Devs are too scared to be nice (ie not return errors) to clients when they misbehave.
But, rather than 409, I'd say that you should be using opportunistic concurrency control if you adopt this perspective. There should be a resource context for the request, so the client can obtain an ETag and send If-None-Match headers, and get a 412 response if things are out of sync. That allows them to retry a failed/lost request and safely prevent a double action.
Under a 412, they have to step back and retry a larger loop where they GET some new state and prepare a new action. Just like in DB transaction programming, where your failed commit means you roll back, clean the slate, and start a whole new interrogation of transaction-protected state leading up to your new mutation request.
That doesn't mean that idempotency keys have to be used. You can certainly hash message content if that is documented behavior. That probably only makes sense when there is already some logical session or transaction identifier that makes dedupe semantics clear.

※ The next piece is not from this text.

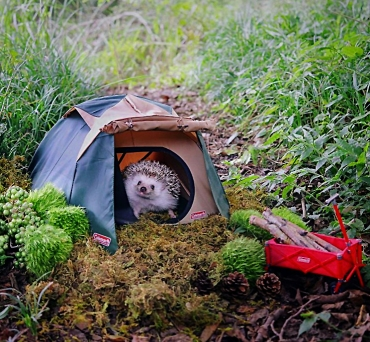 screencapture-laughingsquid-tiny-hedgehog-goes-camping-1516043031213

The system you propose might be sound and might be necessary in some systems, but I can't think of what they might be that wouldn't be better served by the simpler solution that is already widely used for this purpose.
You need to store the payment state at each relevant step and process it asynchronously. If requests time out, you check the status of it using the key you store (with the processor) to see if it was even received.
It’s not perfect, some processors will 500 while processing the payment (Braintree), so you still need reconciliation on the backend.
If it processed 99% of the request and the final bookkeeping failed because of a duplicate, that's still a failed request.
Arguably this should be the primary way you check for idempotent requests - you shouldn't have a separate check for existence, you should have the insert/update fail atomically.
This is the same thing you see on filesystems for TOCTOU security holes - the right way is to atomically access and modify once, and you only know the request was already processed because that fails.
The fact that payments have a settlement process is not relevant to this discussion.
Even if you have a complex long-running multistep orchestration problem, you can break it down into simpler transactions. Eg you could start with a "lock the resources" txn.
But 99% of these conversations around idempotence are simple POST operations like "create order" that regular old database concurrency management handles just fine.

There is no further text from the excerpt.